Stored items from a collection
------
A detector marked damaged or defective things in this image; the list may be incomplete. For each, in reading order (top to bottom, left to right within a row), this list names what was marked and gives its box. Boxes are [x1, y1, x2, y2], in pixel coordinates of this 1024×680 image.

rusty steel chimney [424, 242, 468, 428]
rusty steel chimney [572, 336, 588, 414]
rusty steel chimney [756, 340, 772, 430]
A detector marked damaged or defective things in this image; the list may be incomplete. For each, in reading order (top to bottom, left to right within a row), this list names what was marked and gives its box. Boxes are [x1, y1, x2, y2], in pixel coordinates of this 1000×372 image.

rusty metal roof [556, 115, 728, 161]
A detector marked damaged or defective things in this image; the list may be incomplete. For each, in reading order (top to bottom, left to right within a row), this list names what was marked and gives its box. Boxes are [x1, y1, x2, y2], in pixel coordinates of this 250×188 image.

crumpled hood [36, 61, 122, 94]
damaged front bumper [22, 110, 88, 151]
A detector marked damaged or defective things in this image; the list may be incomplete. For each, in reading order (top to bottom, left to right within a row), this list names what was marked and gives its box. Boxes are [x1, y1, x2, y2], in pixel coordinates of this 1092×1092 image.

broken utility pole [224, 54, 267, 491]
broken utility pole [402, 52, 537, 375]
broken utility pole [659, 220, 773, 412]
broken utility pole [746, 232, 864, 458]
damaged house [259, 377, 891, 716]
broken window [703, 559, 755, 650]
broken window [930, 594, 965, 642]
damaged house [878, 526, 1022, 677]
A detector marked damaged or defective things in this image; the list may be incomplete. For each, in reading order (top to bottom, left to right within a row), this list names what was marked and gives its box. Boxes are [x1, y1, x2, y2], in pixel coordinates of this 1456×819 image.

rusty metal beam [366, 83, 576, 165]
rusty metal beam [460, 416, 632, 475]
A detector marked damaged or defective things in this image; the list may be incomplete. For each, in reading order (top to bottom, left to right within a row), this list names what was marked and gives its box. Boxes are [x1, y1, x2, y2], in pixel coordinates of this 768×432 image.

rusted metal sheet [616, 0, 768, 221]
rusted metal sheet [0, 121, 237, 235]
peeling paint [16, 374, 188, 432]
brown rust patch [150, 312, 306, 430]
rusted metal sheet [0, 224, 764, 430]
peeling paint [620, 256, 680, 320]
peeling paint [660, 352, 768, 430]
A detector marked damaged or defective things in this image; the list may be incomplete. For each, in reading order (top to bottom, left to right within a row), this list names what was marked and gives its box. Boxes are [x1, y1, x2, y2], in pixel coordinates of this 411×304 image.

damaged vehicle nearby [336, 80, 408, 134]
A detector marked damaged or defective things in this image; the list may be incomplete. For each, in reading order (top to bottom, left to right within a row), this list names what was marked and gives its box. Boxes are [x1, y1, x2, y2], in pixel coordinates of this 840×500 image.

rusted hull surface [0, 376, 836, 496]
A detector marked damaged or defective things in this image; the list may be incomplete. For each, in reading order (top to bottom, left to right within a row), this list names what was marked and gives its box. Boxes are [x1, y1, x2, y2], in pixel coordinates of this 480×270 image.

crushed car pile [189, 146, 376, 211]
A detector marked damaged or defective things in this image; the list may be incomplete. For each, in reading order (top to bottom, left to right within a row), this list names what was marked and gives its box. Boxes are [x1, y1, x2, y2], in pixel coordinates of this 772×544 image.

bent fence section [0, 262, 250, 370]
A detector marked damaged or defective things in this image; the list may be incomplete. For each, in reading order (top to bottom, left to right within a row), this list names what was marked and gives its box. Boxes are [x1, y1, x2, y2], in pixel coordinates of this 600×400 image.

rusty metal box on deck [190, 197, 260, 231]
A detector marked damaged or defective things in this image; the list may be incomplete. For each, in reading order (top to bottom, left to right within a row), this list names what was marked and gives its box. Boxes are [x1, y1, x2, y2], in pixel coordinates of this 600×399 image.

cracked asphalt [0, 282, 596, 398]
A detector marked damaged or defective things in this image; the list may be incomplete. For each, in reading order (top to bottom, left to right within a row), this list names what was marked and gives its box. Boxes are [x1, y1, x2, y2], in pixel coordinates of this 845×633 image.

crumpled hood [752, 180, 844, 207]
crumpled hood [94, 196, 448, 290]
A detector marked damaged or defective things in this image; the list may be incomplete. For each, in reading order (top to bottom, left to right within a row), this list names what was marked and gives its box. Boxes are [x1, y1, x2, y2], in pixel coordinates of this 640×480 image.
------
**WHAT THE TASK ASKS**. The reply should consist of the records, reproduced exactly.

**TASK SOLUTION**.
A detector marked damaged or defective things in this image; the list may be incomplete. For each, in reading order (top to bottom, left to right within a row), this list names what was marked and gives its box. Boxes are [x1, y1, x2, y2], in pixel coordinates of this 1024×680 image.

rusty steel chimney [424, 242, 468, 428]
rusty steel chimney [572, 336, 588, 414]
rusty steel chimney [756, 340, 772, 430]
A detector marked damaged or defective things in this image; the list may be incomplete. For each, in reading order (top to bottom, left to right within a row), this list names what was marked and gives its box. Boxes are [x1, y1, x2, y2], in pixel coordinates of this 1000×372 image.

rusty metal roof [556, 115, 728, 161]
A detector marked damaged or defective things in this image; the list may be incomplete. For each, in reading order (top to bottom, left to right within a row), this list names what was marked and gives its box. Boxes are [x1, y1, x2, y2], in pixel coordinates of this 250×188 image.

crumpled hood [36, 61, 122, 94]
damaged front bumper [22, 110, 88, 151]
A detector marked damaged or defective things in this image; the list may be incomplete. For each, in reading order (top to bottom, left to right within a row), this list names what was marked and gives its box. Boxes are [x1, y1, x2, y2], in pixel coordinates of this 1092×1092 image.

broken utility pole [224, 54, 267, 491]
broken utility pole [402, 52, 537, 375]
broken utility pole [659, 220, 773, 412]
broken utility pole [746, 232, 864, 458]
damaged house [259, 377, 891, 716]
broken window [703, 559, 755, 650]
broken window [930, 594, 965, 642]
damaged house [878, 526, 1022, 677]
A detector marked damaged or defective things in this image; the list may be incomplete. For each, in reading order (top to bottom, left to right within a row), this list names what was marked and gives its box. Boxes are [x1, y1, x2, y2], in pixel coordinates of this 1456×819 image.

rusty metal beam [366, 83, 576, 165]
rusty metal beam [460, 416, 632, 475]
A detector marked damaged or defective things in this image; the list may be incomplete. For each, in reading order (top to bottom, left to right within a row), this list names what was marked and gives its box. Boxes are [x1, y1, x2, y2], in pixel coordinates of this 768×432 image.

rusted metal sheet [616, 0, 768, 221]
rusted metal sheet [0, 121, 237, 235]
peeling paint [16, 374, 188, 432]
brown rust patch [150, 312, 306, 430]
rusted metal sheet [0, 224, 764, 430]
peeling paint [620, 256, 680, 320]
peeling paint [660, 352, 768, 430]
A detector marked damaged or defective things in this image; the list may be incomplete. For each, in reading order (top to bottom, left to right within a row), this list names what was marked and gives its box. Boxes are [x1, y1, x2, y2], in pixel coordinates of this 411×304 image.

damaged vehicle nearby [336, 80, 408, 134]
A detector marked damaged or defective things in this image; the list may be incomplete. For each, in reading order (top to bottom, left to right within a row), this list names what was marked and gives its box. Boxes are [x1, y1, x2, y2], in pixel coordinates of this 840×500 image.

rusted hull surface [0, 376, 836, 496]
A detector marked damaged or defective things in this image; the list may be incomplete. For each, in reading order (top to bottom, left to right within a row), this list names what was marked and gives its box. Boxes are [x1, y1, x2, y2], in pixel coordinates of this 480×270 image.

crushed car pile [189, 146, 376, 211]
A detector marked damaged or defective things in this image; the list may be incomplete. For each, in reading order (top to bottom, left to right within a row), this list names what was marked and gives its box. Boxes are [x1, y1, x2, y2], in pixel coordinates of this 772×544 image.

bent fence section [0, 262, 250, 370]
A detector marked damaged or defective things in this image; the list may be incomplete. For each, in reading order (top to bottom, left to right within a row), this list names what was marked and gives its box. Boxes are [x1, y1, x2, y2], in pixel coordinates of this 600×400 image.

rusty metal box on deck [190, 197, 260, 231]
A detector marked damaged or defective things in this image; the list may be incomplete. For each, in reading order (top to bottom, left to right within a row), this list names what was marked and gives its box. Boxes are [x1, y1, x2, y2], in pixel coordinates of this 600×399 image.

cracked asphalt [0, 282, 596, 398]
A detector marked damaged or defective things in this image; the list may be incomplete. For each, in reading order (top to bottom, left to right within a row), this list names what was marked and gives its box. Boxes are [x1, y1, x2, y2], in pixel coordinates of this 845×633 image.

crumpled hood [752, 180, 844, 207]
crumpled hood [94, 196, 448, 290]
A detector marked damaged or defective things in this image; the list may be incomplete. For each, in reading order (top to bottom, left to right within a row), this list names what was marked and gives its box. Boxes are [x1, y1, x2, y2], in pixel coordinates of this 640×480 image.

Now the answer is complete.